Calculating the derivative of \(a^{x}\)
In this section we show how to compute the derivative of the exponential function. Rather then restricting attention to the special case \(y=2^{x}\), we consider an arbitrary positive constant \(a\) as the base. Note that the base has to be positive to ensure that the function is defined for all real \(x\). For \(a>0\) let
\[y=f(x)=a^{x} \nonumber \]
Then, using the definition of the derivative,
\[\begin{aligned} \frac{d a^{x}}{d x} & =\lim _{h \rightarrow 0} \frac{\left(a^{x+h}-a^{x}\right)}{h} \\ & =\lim _{h \rightarrow 0} \frac{\left(a^{x} a^{h}-a^{x}\right)}{h} \\ & =\lim _{h \rightarrow 0} a^{x} \frac{\left(a^{h}-1\right)}{h} \\ & =a^{x}\left[\lim _{h \rightarrow 0} \frac{a^{h}-1}{h}\right] \end{aligned} \nonumber \]
The variable \(x\) appears only in the common factor \(a^{x}\) that can be factored out. The limit applies to \(h, \operatorname{not} x\). The terms inside square brackets depend only on the base \(a\) and on \(h\), but once the limit is evaluated, that term is some constant (independent of \(x\) ) that we denote by \(C_{a}\). To summarize, we have found that
The derivative of an exponential function \(a^{x}\) is of the form \(C_{a} a^{x}\) where \(C_{a}\) is a constant that depends only on the base \(a\).
We now examine this in more detail with bases 2 and 10.
Mastered Material Check
- Describe geometrically the derivative of \(a^{x}\).
Example 10.3 (Derivative of \(2^{x}\) )
Write down the derivative of \(y=2^{x}\) using the above result.

********

#### WRITTEN PROBLEM
Carry on the calculus passage about differentiating exponential functions, starting right after its final sentence.

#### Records
********

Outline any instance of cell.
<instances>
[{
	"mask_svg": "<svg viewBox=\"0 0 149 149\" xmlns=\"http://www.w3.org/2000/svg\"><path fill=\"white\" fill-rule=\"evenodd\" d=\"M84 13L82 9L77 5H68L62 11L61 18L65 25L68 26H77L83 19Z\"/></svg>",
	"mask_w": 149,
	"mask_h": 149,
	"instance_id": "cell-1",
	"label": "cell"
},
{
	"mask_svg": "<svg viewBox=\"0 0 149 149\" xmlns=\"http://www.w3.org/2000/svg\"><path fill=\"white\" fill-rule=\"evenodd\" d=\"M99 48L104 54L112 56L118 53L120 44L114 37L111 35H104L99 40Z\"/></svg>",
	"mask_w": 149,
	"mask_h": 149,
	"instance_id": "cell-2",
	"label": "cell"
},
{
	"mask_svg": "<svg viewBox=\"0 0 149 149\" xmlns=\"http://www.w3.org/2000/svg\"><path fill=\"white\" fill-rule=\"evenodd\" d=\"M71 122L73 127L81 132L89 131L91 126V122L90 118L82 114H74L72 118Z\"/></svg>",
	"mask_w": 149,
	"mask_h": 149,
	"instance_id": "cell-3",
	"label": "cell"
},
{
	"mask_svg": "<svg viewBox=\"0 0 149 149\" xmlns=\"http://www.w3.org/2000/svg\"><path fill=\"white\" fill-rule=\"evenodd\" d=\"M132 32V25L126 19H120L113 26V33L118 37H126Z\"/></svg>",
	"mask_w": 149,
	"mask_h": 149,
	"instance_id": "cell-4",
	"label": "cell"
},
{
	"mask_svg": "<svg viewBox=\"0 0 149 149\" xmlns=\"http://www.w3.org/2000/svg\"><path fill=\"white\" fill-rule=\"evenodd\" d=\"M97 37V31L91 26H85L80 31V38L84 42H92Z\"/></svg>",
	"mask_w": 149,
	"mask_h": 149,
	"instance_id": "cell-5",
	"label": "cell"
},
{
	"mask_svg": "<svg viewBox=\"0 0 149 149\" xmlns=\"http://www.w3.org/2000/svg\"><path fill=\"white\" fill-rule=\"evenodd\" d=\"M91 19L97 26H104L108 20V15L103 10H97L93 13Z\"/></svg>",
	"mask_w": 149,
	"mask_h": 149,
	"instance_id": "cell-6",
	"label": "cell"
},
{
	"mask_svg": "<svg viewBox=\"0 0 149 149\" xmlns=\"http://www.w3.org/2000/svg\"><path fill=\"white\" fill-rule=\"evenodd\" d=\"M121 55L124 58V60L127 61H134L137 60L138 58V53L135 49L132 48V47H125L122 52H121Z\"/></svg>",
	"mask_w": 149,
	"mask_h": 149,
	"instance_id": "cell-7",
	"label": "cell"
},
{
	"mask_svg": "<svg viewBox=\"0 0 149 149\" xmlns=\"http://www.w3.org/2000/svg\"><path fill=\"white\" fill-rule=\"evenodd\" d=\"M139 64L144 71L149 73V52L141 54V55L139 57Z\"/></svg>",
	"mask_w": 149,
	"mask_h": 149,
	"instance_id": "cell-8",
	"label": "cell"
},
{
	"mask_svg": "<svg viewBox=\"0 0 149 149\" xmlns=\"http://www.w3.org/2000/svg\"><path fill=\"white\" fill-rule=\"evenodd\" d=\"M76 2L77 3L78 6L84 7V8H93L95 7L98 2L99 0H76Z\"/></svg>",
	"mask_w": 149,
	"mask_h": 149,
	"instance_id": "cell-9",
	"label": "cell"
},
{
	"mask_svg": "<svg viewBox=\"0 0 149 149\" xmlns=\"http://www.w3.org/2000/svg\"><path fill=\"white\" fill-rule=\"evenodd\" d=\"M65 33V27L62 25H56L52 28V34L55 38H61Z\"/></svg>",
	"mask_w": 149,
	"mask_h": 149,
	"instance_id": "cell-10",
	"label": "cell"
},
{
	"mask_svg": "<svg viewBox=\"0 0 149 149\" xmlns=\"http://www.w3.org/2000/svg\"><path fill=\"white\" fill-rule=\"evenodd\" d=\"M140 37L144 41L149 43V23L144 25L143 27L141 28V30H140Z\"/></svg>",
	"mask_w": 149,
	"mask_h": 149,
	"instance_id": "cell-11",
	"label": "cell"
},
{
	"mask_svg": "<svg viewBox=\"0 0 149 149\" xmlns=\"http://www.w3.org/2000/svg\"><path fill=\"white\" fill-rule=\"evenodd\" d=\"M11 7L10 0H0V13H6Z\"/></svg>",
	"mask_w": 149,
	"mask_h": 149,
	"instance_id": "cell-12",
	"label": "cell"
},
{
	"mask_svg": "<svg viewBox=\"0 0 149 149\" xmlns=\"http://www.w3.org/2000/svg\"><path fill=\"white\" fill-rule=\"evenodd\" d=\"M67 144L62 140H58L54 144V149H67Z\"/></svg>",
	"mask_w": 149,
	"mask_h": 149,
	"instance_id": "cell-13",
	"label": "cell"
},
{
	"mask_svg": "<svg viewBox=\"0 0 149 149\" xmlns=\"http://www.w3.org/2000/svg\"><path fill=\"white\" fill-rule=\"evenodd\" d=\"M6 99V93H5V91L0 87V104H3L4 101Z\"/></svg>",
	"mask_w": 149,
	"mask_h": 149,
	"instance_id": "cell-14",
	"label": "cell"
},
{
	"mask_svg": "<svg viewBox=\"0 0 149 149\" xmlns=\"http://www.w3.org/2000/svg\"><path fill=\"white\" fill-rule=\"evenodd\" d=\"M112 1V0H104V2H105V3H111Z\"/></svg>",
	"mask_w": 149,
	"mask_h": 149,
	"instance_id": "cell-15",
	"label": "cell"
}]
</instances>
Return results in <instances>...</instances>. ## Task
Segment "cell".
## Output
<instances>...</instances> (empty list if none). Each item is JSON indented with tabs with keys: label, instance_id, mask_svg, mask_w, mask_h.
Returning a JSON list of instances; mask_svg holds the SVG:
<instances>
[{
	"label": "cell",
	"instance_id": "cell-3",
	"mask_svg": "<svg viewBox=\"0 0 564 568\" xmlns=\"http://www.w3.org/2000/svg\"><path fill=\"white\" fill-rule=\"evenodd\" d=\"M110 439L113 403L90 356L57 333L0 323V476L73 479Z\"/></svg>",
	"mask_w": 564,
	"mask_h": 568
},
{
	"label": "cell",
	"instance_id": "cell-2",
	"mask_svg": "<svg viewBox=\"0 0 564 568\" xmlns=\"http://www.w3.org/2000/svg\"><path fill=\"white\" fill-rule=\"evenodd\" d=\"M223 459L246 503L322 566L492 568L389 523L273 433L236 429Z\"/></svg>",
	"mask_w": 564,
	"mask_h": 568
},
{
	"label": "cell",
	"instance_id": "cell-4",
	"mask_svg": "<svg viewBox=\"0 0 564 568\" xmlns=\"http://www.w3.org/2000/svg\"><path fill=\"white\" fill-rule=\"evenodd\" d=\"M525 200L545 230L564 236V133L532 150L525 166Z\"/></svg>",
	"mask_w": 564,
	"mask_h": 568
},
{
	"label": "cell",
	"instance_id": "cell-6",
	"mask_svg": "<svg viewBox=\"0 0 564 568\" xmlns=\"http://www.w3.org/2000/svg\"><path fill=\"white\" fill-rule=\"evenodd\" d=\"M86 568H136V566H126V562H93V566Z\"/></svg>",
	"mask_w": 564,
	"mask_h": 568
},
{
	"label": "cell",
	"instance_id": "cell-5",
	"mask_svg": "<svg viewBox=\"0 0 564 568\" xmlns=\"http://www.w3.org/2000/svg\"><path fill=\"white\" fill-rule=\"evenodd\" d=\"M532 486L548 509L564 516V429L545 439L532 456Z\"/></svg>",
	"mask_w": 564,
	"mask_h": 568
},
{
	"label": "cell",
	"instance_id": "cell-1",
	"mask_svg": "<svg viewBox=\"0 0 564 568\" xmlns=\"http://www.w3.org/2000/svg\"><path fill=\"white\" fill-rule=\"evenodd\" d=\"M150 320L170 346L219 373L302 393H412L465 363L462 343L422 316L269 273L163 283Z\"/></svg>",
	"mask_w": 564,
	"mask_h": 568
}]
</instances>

********

#### REPLY
Solution
For base \(a=2\), we have
\[\frac{d 2^{x}}{d x}=C_{2} \cdot 2^{x} \nonumber \]
where
\[C_{2}(h)=\lim _{h \rightarrow 0} \frac{2^{h}-1}{h} \approx \frac{2^{h}-1}{h} \text { for small } h . \nonumber \]
The decimal expansion value of \(C_{2}\) is determined in the next example.
Example 10.4 (The value of \(C_{2}\) )
Find an approximation for the value of the constant \(C_{2}\) in Example \(10.3\) by calculating the value of the ratio \(\left(2^{h}-1\right) / h\) for small (finite) values of \(h\), e.g., \(h=0.1,0.01\), etc. Do these successive approximations for \(C_{2}\) value approach a fixed real number?
Solution
We take these successively smaller values of \(h\) and compute the value of \(C_{2}=\left(2^{h}-1\right) / h\) on a spreadsheet.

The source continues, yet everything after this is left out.